What I have up my sleeve (and have had for a long while but keep finding other topics I need to post about) is a bunch of fascinating websites with more information about aspects of food history than you can shake a whatever at. I’m not sure what you should shake at websites. Pastry brushes, maybe?

Today’s is a kind of advertorial site. It’s three extra words from a book of food definitions. Why I like it, is that one of those words is myrrh and another is spikenard. I have a particular soft spot for myrrh and spikenard (beyond the obvious – that I can spell them). Spikenard is an ingredient in my favourite recipe for hypocras and both it and myrrh smell rather gorgeous in perfume.

I didn’t know that spikenard was native to the Himalayas. If you look at Dalby’s article on it (on the webpage I linked to a moment ago) you will find that it’s carried in bales. This, also, I didn’t know, but it makes so much sense. It’s a very grassy stuff, spikenard.
....
• [EXERCISE]:
According to the food history passage, where is spikenard native?

• [Spatial question entries]:
....
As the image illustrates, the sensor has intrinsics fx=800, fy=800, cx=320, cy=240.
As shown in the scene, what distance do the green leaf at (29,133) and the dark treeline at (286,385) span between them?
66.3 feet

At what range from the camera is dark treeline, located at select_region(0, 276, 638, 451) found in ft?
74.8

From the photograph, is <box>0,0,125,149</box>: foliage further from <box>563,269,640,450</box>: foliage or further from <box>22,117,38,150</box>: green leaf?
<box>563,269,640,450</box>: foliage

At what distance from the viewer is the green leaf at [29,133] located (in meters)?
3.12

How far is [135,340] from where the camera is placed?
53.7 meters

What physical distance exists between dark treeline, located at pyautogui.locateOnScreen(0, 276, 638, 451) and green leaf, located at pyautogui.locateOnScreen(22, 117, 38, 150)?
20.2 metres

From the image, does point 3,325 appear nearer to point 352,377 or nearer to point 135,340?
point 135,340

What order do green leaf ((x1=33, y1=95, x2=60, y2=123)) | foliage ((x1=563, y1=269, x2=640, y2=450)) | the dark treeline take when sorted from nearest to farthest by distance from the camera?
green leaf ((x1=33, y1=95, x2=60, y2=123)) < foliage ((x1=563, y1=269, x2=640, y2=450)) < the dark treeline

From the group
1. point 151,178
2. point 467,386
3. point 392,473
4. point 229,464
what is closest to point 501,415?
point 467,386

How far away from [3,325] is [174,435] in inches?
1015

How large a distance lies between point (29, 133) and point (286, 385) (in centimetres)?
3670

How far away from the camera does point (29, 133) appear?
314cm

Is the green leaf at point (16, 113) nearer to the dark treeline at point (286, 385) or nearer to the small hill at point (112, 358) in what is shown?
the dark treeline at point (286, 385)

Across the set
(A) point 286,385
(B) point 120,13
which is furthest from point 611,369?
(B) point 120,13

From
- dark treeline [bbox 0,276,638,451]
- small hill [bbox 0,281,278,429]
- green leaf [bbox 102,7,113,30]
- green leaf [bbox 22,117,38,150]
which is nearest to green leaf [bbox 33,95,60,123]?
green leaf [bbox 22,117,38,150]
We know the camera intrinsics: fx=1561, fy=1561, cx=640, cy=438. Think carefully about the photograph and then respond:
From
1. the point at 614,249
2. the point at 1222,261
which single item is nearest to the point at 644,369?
....
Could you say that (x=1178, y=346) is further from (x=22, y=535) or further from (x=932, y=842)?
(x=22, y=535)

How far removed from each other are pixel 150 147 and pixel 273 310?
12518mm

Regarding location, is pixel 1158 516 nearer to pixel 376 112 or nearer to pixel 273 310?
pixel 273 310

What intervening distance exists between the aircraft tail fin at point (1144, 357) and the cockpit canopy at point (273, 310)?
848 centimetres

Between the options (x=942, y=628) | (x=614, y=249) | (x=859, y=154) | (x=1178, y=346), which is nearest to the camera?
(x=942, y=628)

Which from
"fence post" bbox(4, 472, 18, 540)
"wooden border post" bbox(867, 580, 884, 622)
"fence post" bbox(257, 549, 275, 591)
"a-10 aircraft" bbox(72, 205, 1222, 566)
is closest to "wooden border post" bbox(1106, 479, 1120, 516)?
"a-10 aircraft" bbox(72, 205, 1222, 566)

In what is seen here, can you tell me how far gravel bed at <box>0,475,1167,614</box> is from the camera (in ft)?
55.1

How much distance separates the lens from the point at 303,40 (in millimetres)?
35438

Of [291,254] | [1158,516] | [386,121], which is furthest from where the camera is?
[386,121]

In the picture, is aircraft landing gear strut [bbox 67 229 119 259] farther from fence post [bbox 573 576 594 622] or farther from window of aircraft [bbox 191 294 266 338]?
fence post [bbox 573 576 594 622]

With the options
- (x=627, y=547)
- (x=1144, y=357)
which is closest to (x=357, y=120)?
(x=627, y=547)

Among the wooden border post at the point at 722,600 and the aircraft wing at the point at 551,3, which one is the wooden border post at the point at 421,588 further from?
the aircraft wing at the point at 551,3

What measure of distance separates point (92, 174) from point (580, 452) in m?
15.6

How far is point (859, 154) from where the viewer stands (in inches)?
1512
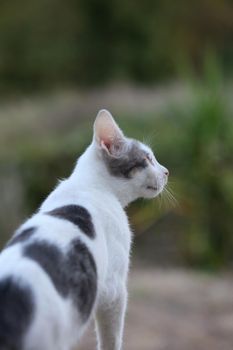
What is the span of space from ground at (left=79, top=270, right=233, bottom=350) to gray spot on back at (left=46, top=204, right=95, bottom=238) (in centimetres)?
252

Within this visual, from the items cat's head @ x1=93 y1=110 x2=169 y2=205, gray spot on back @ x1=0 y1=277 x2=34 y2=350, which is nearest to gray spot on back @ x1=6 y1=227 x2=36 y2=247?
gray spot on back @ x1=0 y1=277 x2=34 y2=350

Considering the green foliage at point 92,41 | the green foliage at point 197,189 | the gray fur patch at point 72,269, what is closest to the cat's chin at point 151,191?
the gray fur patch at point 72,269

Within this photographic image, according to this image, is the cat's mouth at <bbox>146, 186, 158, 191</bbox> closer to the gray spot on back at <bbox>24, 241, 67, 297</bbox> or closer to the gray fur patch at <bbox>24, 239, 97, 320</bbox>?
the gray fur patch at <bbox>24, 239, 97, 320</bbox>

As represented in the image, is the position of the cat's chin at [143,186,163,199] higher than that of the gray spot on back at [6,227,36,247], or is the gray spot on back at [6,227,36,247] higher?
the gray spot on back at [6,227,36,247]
....
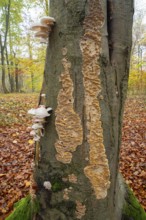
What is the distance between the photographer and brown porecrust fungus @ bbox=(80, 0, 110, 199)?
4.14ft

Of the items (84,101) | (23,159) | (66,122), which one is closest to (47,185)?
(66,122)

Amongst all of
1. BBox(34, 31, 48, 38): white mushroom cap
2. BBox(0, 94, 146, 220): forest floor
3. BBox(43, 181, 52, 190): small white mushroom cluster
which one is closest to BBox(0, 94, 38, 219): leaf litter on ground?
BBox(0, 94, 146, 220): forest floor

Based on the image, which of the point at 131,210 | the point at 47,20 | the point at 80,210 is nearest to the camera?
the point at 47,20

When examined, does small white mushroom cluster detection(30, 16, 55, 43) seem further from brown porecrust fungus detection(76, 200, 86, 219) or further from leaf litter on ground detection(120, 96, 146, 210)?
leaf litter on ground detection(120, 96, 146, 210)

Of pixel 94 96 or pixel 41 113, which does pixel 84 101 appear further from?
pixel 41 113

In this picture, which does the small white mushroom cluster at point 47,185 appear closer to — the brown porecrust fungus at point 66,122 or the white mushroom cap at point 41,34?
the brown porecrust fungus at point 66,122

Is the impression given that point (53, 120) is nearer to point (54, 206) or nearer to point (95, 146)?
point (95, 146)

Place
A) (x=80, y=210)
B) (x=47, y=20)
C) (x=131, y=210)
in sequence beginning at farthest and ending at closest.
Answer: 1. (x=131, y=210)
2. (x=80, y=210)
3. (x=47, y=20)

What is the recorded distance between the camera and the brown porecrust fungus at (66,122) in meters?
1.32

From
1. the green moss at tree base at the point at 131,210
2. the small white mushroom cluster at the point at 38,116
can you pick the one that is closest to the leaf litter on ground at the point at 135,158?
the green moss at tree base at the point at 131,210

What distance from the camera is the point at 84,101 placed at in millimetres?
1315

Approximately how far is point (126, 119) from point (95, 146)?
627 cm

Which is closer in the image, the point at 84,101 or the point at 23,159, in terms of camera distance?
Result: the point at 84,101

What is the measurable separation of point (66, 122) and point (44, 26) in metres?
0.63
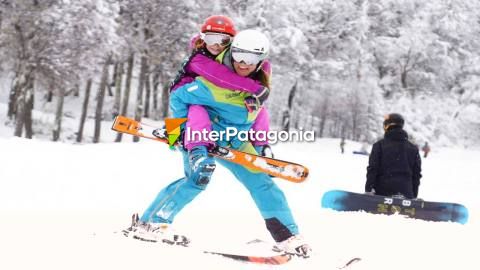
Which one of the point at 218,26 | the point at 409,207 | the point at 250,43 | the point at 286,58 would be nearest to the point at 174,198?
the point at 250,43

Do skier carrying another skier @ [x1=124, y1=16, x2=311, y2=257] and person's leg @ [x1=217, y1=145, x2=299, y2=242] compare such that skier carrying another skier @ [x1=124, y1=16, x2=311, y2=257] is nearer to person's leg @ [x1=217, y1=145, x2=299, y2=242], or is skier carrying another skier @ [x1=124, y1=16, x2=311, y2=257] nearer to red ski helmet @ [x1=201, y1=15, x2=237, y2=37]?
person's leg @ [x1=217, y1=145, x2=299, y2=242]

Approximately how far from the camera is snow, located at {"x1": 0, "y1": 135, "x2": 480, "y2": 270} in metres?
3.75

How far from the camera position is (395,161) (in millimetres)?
....
• [TASK OUTPUT]:
The Himalayas.